Lack of government control, that's the paradise that Republicans and Libertarians long for. I certainly am not for too much government control, but some is needed, a healthy balance.
By STEVEN ERLANGER
Published: January 16, 2012
As the world was transfixed by the Titanic-like imagery of the partly submerged Costa Concordia and the frantic efforts to save the fuel-laden vessel in rough seas off the Tuscany coast, questions swirled on Monday about the enormous cruise line industry, which operates without much regulation.
While airline pilots are directed and guided by controllers on the ground, sea captains are considered to be in complete control. “It’s not like the aircraft industry, where you file a flight plan,” said Peter Wild, a cruise industry consultant at G. P. Wild (International) Limited, a consultancy outside London. Rather, at most cruise lines, company directors determine the routes, which are then transmitted to the captain and a navigating officer, who scrutinize the charted course but are meant to follow it.

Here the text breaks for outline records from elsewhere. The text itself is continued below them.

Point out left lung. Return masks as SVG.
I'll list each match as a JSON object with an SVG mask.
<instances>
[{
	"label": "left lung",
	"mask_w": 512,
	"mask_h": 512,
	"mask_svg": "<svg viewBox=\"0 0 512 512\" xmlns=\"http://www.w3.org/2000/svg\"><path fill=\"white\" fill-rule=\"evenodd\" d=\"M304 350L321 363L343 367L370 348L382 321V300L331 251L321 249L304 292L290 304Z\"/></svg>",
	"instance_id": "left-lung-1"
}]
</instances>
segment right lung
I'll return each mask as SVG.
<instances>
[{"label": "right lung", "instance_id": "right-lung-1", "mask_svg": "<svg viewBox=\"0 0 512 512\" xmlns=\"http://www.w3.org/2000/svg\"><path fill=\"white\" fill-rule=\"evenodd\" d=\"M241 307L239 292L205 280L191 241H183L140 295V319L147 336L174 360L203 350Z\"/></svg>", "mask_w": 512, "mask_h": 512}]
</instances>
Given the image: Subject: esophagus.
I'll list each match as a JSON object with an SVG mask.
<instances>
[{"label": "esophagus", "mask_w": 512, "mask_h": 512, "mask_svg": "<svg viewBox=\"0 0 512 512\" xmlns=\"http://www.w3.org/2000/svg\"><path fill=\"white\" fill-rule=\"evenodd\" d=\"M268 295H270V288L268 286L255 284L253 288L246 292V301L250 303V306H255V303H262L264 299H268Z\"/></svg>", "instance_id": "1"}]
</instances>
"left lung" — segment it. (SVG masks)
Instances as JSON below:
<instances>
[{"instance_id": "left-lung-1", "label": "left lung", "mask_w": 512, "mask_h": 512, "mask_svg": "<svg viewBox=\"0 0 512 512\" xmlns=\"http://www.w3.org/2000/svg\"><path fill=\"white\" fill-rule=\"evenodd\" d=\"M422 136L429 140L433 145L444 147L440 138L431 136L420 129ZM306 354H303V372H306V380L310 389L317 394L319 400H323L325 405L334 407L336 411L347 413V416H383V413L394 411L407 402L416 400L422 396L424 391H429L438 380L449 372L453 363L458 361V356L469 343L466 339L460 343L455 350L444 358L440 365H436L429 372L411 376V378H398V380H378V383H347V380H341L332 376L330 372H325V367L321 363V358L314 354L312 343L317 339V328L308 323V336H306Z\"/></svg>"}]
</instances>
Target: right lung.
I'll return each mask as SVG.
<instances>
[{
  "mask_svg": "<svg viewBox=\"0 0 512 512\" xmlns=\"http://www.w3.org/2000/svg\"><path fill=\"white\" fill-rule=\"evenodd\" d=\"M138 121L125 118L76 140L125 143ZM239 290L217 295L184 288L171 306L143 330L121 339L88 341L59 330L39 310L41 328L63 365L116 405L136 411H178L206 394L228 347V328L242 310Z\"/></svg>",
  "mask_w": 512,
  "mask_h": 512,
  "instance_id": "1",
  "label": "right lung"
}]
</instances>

For many years, the global cruise line industry has operated under a loosely defined system that tends to escape scrutiny by courts and regulators. Cruise line instances of crime, pollution and safety and health violations have often gone unpoliced because no single authority is in charge.
A United Nations agency, the International Maritime Organization, oversees maritime safety through international conventions, including one for the Safety of Life at Sea, known as Solas, adopted in 1914, which grew out of the global anger that stemmed from the loss of the Titanic in 1912. But the agency has no policing powers.
Passengers described delays and confusion, with unclear instructions and inexperienced crew members. Emily Lau, 27, and her husband, Benji Smith, 34, an American honeymoon couple on board, told ABC’s “Good Morning America” that “it was every man for himself,” Ms. Lau said. “The main thing is no one knew how to help because they were never trained. That is the cruise ship’s fault.”
“Cruising is a safer way to travel than air, but the investigation may take time, the story is getting global publicity, and people are unlikely to book until confidence returns,” Mr. Rollo said.